--- start of Source text ---

A Primer on Overcriminalization
The original federal criminal code punished about 30 crimes. By the 1980s, that code punished more than 3,000 crimes. The exact number of federal crimes on the books today is unknown, but studies estimate there are currently over 5,000 crimes in the federal criminal code and over 300,000 regulations that carry federal criminal penalties.
In its 2019 session, Congress introduced 154 bills that would have added new criminal penalties to the federal code.
“More recent Congresses have enacted criminal laws not to protect important national interests of a modern nation, but to score political points with voters who are led to believe that outlawing more and more kinds of conduct, or increasing the penalty for conduct that is already a crime, somehow solves a crime problem,” said heritage.org in an online article.
Overcriminalization is not just a federal phenomenon, it’s also prevalent within state legislatures. Since World War II, the North Carolina legislature has added five sections to its criminal code each year; it has added 318 new crimes since 2009. Arizona has over 4,000 statutory offenses that can lead to a criminal conviction. In 1960, Florida statutes comprised two volumes. It now takes five volumes to cover Florida’s laws. While at least one volume covers the criminal code, other volumes contain criminal or regulatory offenses that can result in criminal penalties.
“Even the most intelligent and skilled attorney cannot know all that is contained in the four million pages that make up the federal code,” states an article on charleskochinstitute.org. “A system of law that cannot be known or understood has the potential to make accidental criminals out of ordinary citizens and represents a foundational threat to the legitimacy of our criminal laws.”
A basic principle of criminal law is that every crime contains an element of mens rea, or criminal intent, to find someone guilty. Historically, criminal laws have required negligence, recklessness, knowledge, intent, or willfulness to be present to form criminal intent. Many state and federal laws have dispensed with that principle.
Some regulations are vague or obscure. Take for instance 36 Code of Federal Regulations Section 2.15(4), which makes it a federal crime to “allow” a pet to make any noise in a national park that scares a wild animal. Another section provides it is a criminal offense to fail to affix a federally mandated sticker on an otherwise legal UPS package.
Arbitrary or abusive prosecution practices were on full display in the criminal proceedings against fisherman John Yates. He was charged with a federal felony for violating the “anti-document-shredding” provision of the Sarbanes-Oxley Act. Yates’ alleged crime was based on his throwing three of the approximately 3,000 fish he caught that day back into the ocean because he knew they were undersized according to federal law.
While Yates’ conviction was ultimately reversed by the U.S. Supreme Court (“SCOTUS”), his case illuminates the power given to prosecutors in the age of overcriminalization. Prosecutor are given full latitude in deciding when to bring charges and what charge will be lodged. This often results in prosecutors alleging crimes that carry increased penalties, so they can gain leverage during plea negotiations. [See CLN, April 12, 2019, p. 1] Other examples of overcriminalization include the case of a river guide being charged with “obstructing government operations” after he dove into the water to save a child rather than waiting for a search and rescue team to arrive. Members of a Christian ministry who offered food to homeless people in a Fort Lauderdale, Florida, park were charged with violating a local ordinance against such food sharing in city parks. That ordinance’s aim was to discourage homeless people from living or congregating in city parks.

--- end of Source text ---
--- start of Supplied data ---

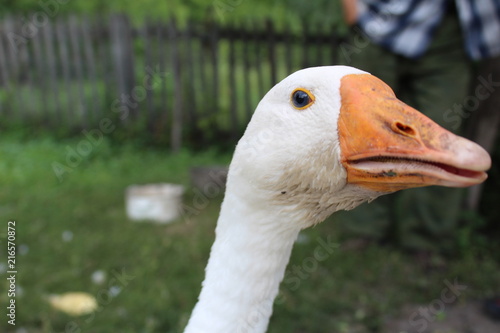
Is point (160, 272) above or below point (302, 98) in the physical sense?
below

--- end of Supplied data ---

• **Tasks and exercises**:
a: Decide whether each statement below agrees with the overcriminalization primer above, answering yes or no and quoting the words of the text that settle it: (i) the original federal criminal code punished about 30 crimes; (ii) Arizona has over 5,000 statutory offenses that can lead to a criminal conviction; (iii) the U.S. Supreme Court upheld the conviction of John Yates.
b: Carry the overcriminalization primer forward by writing the passage that would follow its final sentence.

• **Replies**:
a:
(i) Yes: "The original federal criminal code punished about 30 crimes."
(ii) No: "Arizona has over 4,000 statutory offenses that can lead to a criminal conviction."
(iii) No: "Yates’ conviction was ultimately reversed by the U.S. Supreme Court"

b:
SCOTUS in 2015 highlighted the problem with eliminating mens rea as an element to convict. It said the fact that a “statute does not specify any required mental state” does not dispense with the fact that criminal intent is “necessary to separate wrongful conduct from otherwise innocent conduct.” Yet the Court failed to establish a default mens rea standard.
There are many impacts of overcriminalization. For individuals like Yates, there is the stress and financial burden of fighting the prosecution. “Our nation’s addiction to criminalization backlogs our judiciary, overflows our prisons, and forces individuals to plead guilty not because they actually are, but because exercising their constitutional right to trial is prohibitively expensive and too much of a risk,” says the National Association of Criminal Defense Lawyers. “This inefficient and ineffective system is, of course, a tremendous taxpayer burden.”
Overcriminalization has an impact that goes well beyond a conviction. The Council of State Governments Justice Center reports that a criminal record can erect 44,000 legal barriers to a successful life. Social and legal consequences of a criminal conviction impact or limit, for instance, housing opportunities, employment, and educational grants. The inability to receive a true second chance results in higher recidivism rates for returning citizens and negatively impacts public safety and the economy.
The phenomenon of overcriminalization has not gone unnoticed, and there is a movement afoot to remedy the situation. Minnesota removed 1,175 obsolete, unnecessary, or unreasonable laws from it various legal codes in 2014. Ohio and North Carolina began a systematic process called criminal code recodification to reduce overcriminalization. Michigan followed Ohio’s lead in 2015 by imposing a default mens rea standard of recklessness on all elements of existing criminal justice laws that lacked such a standard.
Congress also took action in 2015 by adopting rule changes in the U.S. House of Representatives. That change affords the House Judiciary Committee the opportunity to exercise its jurisdiction over any bill that proposes or modifies anew or existing criminal law or penalty.
The most recent strike against overcriminalization was made in the final days of the Trump presidency. The “Executive Order on Protecting Americans from Overcriminalization Through Regulatory Law & Justice” was signed by President Donald J. Trump on January 18, 2021.
Its purpose “is to alleviate regulatory burdens by Americans by ensuring that they have notice of potential criminal liability for violations of regulations and by focusing criminal enforcement of regulatory offenses on the most culpable individuals.”
The order makes it the policy of the federal government to assure regulations are “explicit about what conduct is subject to criminal penalties and the mens rea standard applicable to those offenses.” Where an offense is based on strict liability, agencies should consider civil rather than criminal penalties. The new policy mandates that where a criminal prosecution is based on regulatory offenses, it must be proven that citizens had “actual or constructive knowledge” about “what is prohibited or required by the regulation and choose not to comply, thereby causing or risking substantial public harm.”
The order requires transparency about regulations that carry criminal penalties. Such regulations must contain a mens rea element or identify it as a strict liability offense that cite the “relevant provisions of the authorizing statute.”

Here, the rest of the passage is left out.